2.3. Significant Accounting Policies
a) Property, plant and equipment:
Property, plant and equipment is stated at acquisition cost net of accumulated depreciation and accumulated impairment losses, if any. The Cost of these assets comprise its purchase price, borrowing cost and any cost directly attributable to bringing the asset to its working condition for its intended use. Subsequent expenditure relating to an item of assets are added to its book value only if they increase the future benefits from the existing assets beyond its previously assessed standard of performance. All other repairs and maintenance cost are charged to the statement of profit and loss during the period in which they are incurred.
Gains/Losses arising on disposal of property, plant and equipment are recognized in the statement of profit and loss as exceptional items.
Depreciation on fixed assets is provided on straight line method based on estimated useful life prescribed under Schedule II of the Companies Act, 2013.

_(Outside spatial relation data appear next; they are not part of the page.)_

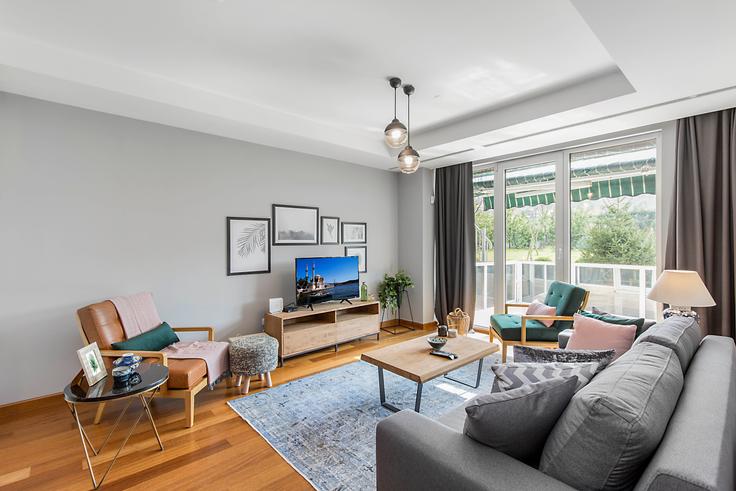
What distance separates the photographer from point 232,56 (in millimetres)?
2611

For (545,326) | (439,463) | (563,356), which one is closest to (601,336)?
(563,356)

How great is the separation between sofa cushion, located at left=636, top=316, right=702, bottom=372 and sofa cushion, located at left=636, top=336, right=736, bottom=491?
147mm

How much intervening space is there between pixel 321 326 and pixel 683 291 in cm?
338

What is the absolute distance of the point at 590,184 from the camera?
4.09 metres

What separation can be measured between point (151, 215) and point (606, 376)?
3.72m

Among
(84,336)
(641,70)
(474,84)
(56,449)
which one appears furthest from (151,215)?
(641,70)

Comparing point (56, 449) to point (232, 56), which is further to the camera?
point (232, 56)

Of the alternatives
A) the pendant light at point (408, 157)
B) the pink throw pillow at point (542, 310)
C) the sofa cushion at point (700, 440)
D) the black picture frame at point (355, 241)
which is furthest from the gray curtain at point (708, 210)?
the black picture frame at point (355, 241)

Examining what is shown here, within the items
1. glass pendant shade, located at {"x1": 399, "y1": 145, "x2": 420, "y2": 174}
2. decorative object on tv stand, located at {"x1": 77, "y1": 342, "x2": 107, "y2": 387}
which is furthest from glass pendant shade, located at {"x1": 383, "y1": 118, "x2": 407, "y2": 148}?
decorative object on tv stand, located at {"x1": 77, "y1": 342, "x2": 107, "y2": 387}

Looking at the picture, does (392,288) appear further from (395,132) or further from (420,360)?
(395,132)

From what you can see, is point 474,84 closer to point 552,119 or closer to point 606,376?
point 552,119

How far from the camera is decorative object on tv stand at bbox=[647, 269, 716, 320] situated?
2.62 metres

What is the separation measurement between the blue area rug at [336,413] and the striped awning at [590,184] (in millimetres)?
2256

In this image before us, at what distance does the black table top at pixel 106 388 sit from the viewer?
191 centimetres
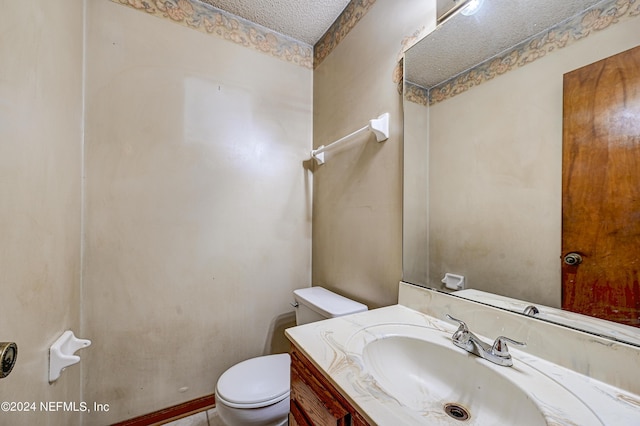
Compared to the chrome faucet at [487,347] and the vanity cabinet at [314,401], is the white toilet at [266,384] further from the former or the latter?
the chrome faucet at [487,347]

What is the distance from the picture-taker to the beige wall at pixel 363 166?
1104mm

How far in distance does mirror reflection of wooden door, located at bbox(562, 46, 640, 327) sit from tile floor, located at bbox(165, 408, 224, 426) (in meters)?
1.64

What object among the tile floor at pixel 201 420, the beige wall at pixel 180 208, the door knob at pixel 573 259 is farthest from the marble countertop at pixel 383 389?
the tile floor at pixel 201 420

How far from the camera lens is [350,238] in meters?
1.37

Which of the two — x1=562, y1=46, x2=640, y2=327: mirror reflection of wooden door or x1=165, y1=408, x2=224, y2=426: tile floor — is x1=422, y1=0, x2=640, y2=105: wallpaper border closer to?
x1=562, y1=46, x2=640, y2=327: mirror reflection of wooden door

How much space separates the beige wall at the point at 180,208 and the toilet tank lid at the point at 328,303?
0.30 metres

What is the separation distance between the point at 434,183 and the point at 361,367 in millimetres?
711

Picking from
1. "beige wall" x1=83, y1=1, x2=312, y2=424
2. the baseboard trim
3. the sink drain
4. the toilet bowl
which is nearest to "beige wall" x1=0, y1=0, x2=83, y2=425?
"beige wall" x1=83, y1=1, x2=312, y2=424

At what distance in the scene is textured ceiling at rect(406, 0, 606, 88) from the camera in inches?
27.0

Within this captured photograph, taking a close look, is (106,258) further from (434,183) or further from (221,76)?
(434,183)

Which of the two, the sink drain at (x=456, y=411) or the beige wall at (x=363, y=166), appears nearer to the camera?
the sink drain at (x=456, y=411)

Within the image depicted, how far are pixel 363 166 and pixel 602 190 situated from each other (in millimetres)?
848

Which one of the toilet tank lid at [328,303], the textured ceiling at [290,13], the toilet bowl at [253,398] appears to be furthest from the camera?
the textured ceiling at [290,13]

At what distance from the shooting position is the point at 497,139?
0.79 m
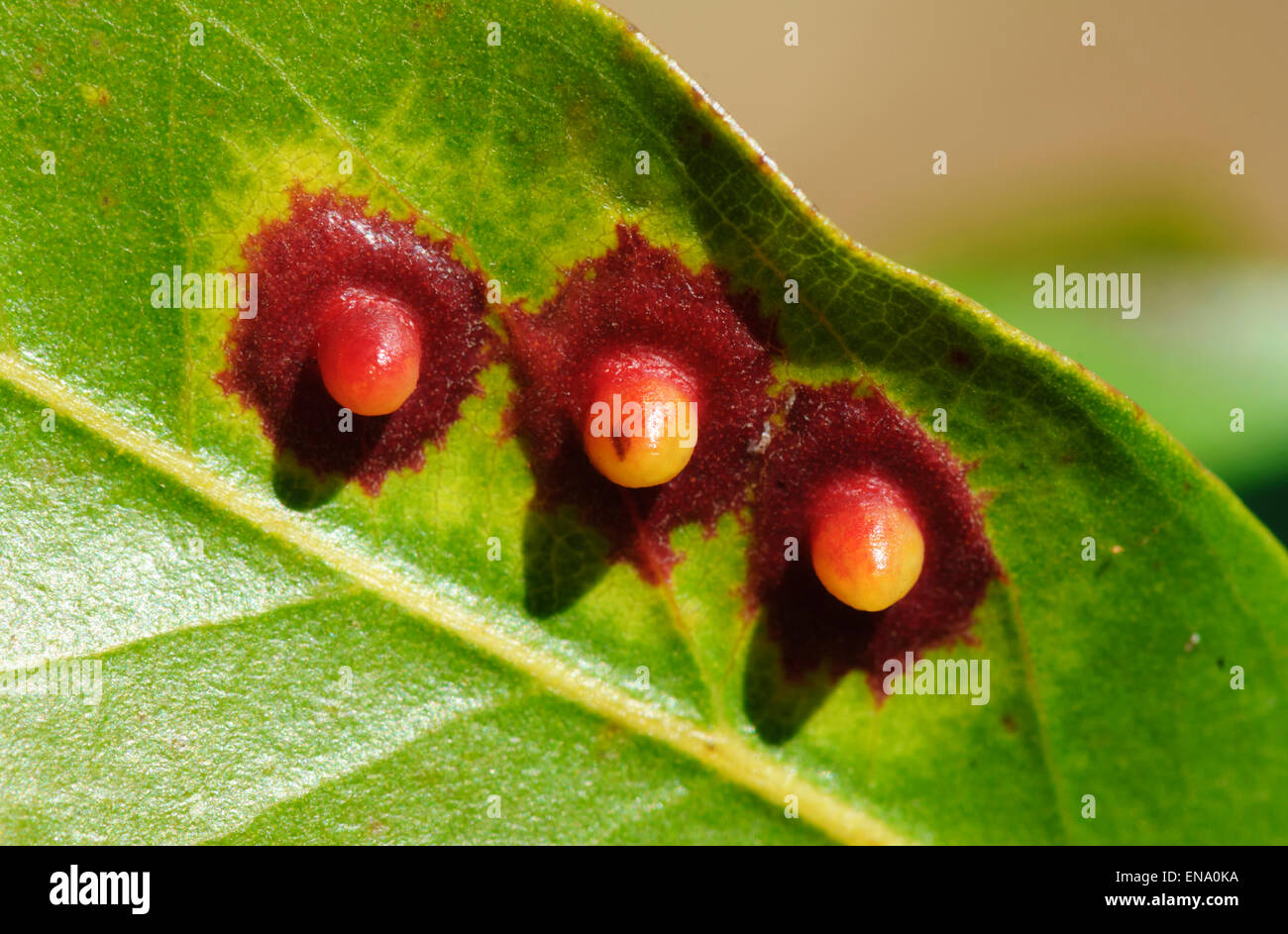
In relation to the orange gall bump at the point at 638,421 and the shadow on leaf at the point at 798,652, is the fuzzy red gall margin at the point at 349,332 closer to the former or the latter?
the orange gall bump at the point at 638,421

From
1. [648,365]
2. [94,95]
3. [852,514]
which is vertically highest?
[94,95]

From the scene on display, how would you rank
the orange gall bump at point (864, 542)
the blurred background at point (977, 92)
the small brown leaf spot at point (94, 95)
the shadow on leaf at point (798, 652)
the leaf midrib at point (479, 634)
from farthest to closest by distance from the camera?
the blurred background at point (977, 92) → the shadow on leaf at point (798, 652) → the orange gall bump at point (864, 542) → the leaf midrib at point (479, 634) → the small brown leaf spot at point (94, 95)

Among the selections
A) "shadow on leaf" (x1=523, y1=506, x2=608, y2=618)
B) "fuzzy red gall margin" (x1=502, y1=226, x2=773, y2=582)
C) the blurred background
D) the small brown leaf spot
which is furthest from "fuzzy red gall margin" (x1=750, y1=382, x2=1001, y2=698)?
the blurred background

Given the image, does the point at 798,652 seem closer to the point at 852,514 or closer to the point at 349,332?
the point at 852,514

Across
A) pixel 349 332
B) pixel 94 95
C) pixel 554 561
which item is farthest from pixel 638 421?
pixel 94 95

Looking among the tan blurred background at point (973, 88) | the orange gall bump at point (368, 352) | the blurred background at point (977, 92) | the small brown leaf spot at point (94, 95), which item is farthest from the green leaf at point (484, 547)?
the tan blurred background at point (973, 88)
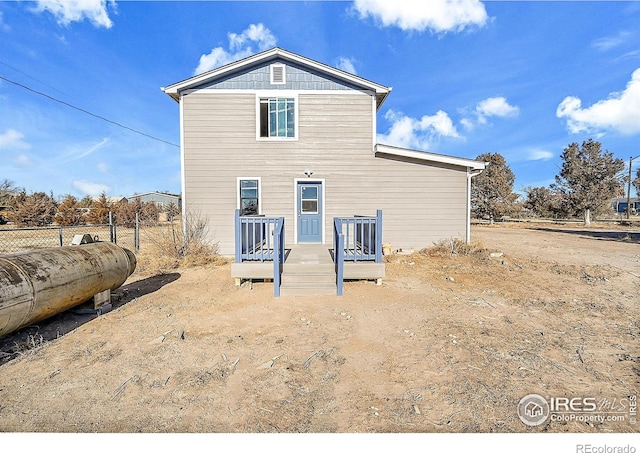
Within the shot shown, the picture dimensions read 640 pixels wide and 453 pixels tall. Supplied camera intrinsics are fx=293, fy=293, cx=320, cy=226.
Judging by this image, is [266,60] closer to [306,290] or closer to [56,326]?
[306,290]

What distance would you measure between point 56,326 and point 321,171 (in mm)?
7521

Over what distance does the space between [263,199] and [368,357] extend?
7.16 m

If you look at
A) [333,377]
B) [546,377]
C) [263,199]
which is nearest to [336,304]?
[333,377]

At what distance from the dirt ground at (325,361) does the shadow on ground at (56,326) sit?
0.03 meters

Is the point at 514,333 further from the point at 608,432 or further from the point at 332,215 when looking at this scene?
the point at 332,215

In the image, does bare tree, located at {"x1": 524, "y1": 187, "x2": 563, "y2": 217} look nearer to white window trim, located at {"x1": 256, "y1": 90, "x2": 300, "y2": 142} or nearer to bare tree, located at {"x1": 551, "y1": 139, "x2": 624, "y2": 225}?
bare tree, located at {"x1": 551, "y1": 139, "x2": 624, "y2": 225}

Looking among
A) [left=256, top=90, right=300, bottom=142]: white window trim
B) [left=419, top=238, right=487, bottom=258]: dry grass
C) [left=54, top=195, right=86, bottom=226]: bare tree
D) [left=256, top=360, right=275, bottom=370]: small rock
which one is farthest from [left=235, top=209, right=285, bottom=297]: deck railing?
[left=54, top=195, right=86, bottom=226]: bare tree

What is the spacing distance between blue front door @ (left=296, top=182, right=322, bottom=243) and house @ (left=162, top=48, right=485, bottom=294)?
3 centimetres

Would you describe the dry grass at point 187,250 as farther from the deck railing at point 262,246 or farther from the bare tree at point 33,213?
the bare tree at point 33,213

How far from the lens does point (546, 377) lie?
9.73 feet

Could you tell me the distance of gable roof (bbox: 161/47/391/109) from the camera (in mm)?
9258

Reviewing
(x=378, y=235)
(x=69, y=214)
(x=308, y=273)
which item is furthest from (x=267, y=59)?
(x=69, y=214)

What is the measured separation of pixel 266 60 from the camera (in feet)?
31.3
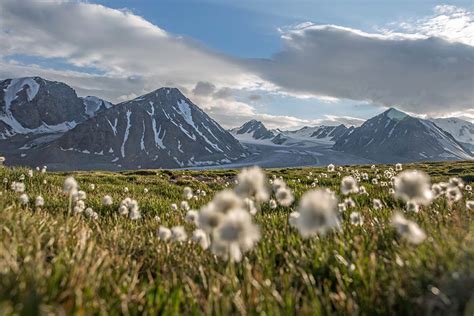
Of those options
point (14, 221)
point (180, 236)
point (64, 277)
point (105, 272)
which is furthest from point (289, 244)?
point (14, 221)

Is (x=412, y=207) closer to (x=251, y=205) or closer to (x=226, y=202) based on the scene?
(x=251, y=205)

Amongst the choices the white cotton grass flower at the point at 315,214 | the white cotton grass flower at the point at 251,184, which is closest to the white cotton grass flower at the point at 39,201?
the white cotton grass flower at the point at 251,184

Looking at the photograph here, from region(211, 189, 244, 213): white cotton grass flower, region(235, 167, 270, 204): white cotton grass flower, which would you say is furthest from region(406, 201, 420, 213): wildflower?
region(211, 189, 244, 213): white cotton grass flower

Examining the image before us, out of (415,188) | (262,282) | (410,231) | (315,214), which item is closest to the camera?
(315,214)

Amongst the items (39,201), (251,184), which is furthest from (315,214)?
(39,201)

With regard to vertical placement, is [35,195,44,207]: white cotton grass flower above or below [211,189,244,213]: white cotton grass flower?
below

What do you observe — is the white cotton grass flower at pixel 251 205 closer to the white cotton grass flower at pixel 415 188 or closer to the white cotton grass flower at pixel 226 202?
the white cotton grass flower at pixel 226 202

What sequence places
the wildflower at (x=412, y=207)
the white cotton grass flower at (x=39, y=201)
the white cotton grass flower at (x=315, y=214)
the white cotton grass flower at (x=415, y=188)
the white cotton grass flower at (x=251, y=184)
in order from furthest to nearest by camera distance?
the white cotton grass flower at (x=39, y=201)
the wildflower at (x=412, y=207)
the white cotton grass flower at (x=251, y=184)
the white cotton grass flower at (x=415, y=188)
the white cotton grass flower at (x=315, y=214)

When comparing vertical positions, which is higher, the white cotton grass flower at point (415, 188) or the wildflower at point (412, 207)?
the white cotton grass flower at point (415, 188)

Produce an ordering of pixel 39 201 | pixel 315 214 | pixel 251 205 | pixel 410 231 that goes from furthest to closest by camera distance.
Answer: pixel 39 201
pixel 251 205
pixel 410 231
pixel 315 214

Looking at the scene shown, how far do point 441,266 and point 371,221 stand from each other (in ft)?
13.3

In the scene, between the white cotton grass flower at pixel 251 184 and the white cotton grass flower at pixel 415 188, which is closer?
the white cotton grass flower at pixel 415 188

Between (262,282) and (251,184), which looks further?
(262,282)

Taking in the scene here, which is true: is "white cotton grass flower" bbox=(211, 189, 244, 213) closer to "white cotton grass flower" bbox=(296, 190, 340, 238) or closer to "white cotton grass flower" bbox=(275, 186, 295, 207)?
"white cotton grass flower" bbox=(296, 190, 340, 238)
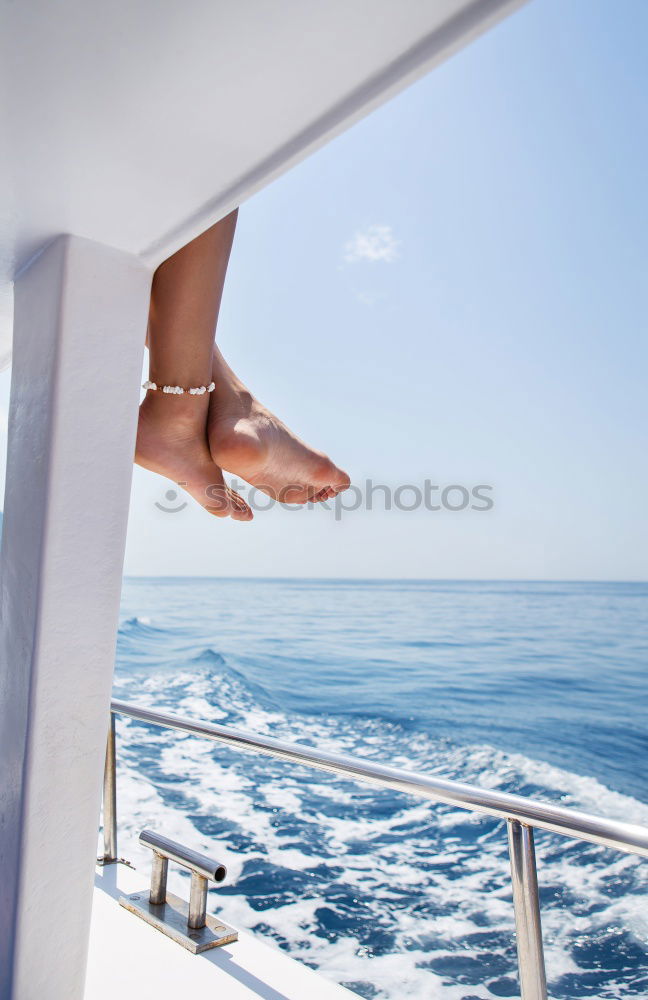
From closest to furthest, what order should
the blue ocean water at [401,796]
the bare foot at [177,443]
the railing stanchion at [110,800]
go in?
the bare foot at [177,443]
the railing stanchion at [110,800]
the blue ocean water at [401,796]

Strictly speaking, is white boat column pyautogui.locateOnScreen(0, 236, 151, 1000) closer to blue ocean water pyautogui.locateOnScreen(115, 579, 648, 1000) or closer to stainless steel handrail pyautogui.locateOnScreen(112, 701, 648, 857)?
stainless steel handrail pyautogui.locateOnScreen(112, 701, 648, 857)

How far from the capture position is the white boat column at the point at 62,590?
0.69m

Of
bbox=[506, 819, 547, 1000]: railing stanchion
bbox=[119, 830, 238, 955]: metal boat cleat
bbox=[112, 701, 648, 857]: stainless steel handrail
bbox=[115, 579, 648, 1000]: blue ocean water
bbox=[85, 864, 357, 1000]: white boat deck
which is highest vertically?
bbox=[112, 701, 648, 857]: stainless steel handrail

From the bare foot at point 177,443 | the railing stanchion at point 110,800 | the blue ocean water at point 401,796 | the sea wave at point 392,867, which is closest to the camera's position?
the bare foot at point 177,443

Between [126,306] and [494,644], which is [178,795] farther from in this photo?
[494,644]

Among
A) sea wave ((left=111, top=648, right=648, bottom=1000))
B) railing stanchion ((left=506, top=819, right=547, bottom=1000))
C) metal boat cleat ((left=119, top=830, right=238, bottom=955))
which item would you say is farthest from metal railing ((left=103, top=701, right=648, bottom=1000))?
sea wave ((left=111, top=648, right=648, bottom=1000))

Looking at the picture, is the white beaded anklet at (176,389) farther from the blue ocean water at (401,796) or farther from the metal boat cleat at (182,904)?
the blue ocean water at (401,796)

The residual values, useful lives and method of depreciation of property, plant and equipment is reviewed at each financial year end and adjusted prospectively, if appropriate.
b) Inventories:
Inventories are valued at the lower of cost and net realizable value after providing for obsolescence, if any except in case of by-product which are valued at net realizable value. The cost is computed on First in First out (FIFO) basis. Cost for the purpose of
valuation of finished goods and goods in process is computed on the basis of cost of material, labor and other related overheads.
c) Cash and Cash Equivalents:
Cash and Cash Equivalents are short term (3 months or less from the date of acquisition), highly liquid investments that are daily convertible into cash and which are subject to and insignificant risk of changes in value.
d) Trade Receivables:
Trade receivables are recognized at fair value. In respect of ageing the company has debtors amounting to Rs. 623.01 Lac. (Previous year Rs. 702.98 Lac.). The Company is of the view that they have a strong base for recovering the amount from customer and they are in advance stage of discussion on the settlement of such outstanding amount and accordingly the above recoverable amount in the books is appropriate and accordingly no adjustment is required in the financial statement at the balance sheet date.
e) Impairment of Non-Financial Tangible Assets:
Property, plant and equipment with finite life are evaluated for recoverability whenever there is an indication that carrying amounts may not be recoverable. If any such indication exists, the recoverable amount (i.e. higher of fair value less cost to sell and the value in use) is determined on an individual asset basis unless the asset does not generate cash flow that are largely independent of those from other assets. In such cases, the recoverable amount is determined for the cash generating unit (CGU) to which the assets belongs.
If the recoverable amount of an asset (or CGU) is estimated to be less that its carrying amount, the carrying amount of the asset (or CGU) is reduced to its recoverable amount. An impairment loss is recognized in the statement of profit and loss.